>> BEGIN

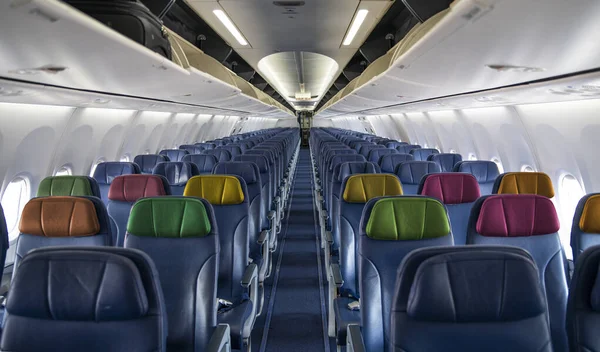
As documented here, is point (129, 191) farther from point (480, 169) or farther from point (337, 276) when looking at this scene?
point (480, 169)

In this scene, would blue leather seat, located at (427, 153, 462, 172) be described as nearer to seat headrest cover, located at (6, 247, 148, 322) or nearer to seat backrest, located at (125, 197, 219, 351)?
seat backrest, located at (125, 197, 219, 351)

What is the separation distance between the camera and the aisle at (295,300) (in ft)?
14.1

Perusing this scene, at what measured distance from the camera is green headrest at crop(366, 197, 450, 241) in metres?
2.80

>> END

### TO BE DONE
Switch every instance of "the camera" in the data above to "the viewer" and write out all the lines again with nothing else changed, leaving out the pictures.

### SOLUTION TO THE PROBLEM
As documented here, is point (129, 191) farther from point (480, 169) or farther from point (337, 276) when looking at this scene?
point (480, 169)

In this scene, would blue leather seat, located at (427, 153, 462, 172) be described as nearer to seat headrest cover, located at (6, 247, 148, 322) or nearer to seat backrest, located at (125, 197, 219, 351)?
seat backrest, located at (125, 197, 219, 351)

What is the separation distance between the viewer and the aisle at (295,300) (in ft)?
14.1

Perusing this scene, at what measured distance from the viewer is green headrest at crop(366, 197, 450, 241) in metres?
2.80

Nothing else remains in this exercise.